Angler is a complex Web-based software package that uses scripts on special servers called "gates" to identify users running vulnerable software.

These scripts, once they detect a vulnerable user, redirect them to the final Angler landing page, where the main Angler process uses JavaScript, Flash or Java objects to deliver exploits to the user's browser or their underlying operating system.

Using this method, Angler will then be able to force-feed a victim a particular payload. The Lurk gang developed this system to deliver their banking trojan to computers running RBS software, but after 2013, other crooks took advantage to introduce all sorts of malware.
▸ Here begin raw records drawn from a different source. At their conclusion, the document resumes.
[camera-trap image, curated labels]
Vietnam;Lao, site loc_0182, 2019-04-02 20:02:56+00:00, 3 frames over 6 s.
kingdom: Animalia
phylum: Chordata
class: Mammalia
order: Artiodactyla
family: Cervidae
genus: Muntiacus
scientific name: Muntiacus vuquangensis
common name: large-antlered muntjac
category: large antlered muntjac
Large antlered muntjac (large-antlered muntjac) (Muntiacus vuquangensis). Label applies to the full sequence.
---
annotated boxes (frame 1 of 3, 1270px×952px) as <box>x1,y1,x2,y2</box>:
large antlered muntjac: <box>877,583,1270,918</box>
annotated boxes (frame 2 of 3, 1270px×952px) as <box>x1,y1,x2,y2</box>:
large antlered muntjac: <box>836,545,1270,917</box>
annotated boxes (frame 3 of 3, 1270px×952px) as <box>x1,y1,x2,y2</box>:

Angler was the world's biggest EK service

In the past three years, Angler became the top dog on the EK market and was used to deliver ransomware, banking trojans, adware, and whatever you can think of. Angler's most biggest campaigns often distributed TeslaCrypt (ransomware), CryptXXX (ransomware), or Neverquest (banking trojan).

"The Lurk gang did not make [...] blunders. Yet mistakes, seemingly insignificant and rare, still occurred. And when they did, we caught them," the Kaspersky team wrote today, revealing their huge role in unmasking this criminal gang.

All these mistakes led to the group getting arrested around the end of May. By mid-June, the Angler exploit kit had seemingly disappeared from the EK market. Even if there was no official announcement from Russian police, most people suspected that the Lurk arrests had something to do with it.

Today, Kaspersky has made it official. The company has also published a must-read account on how it hunted down the Lurk gang.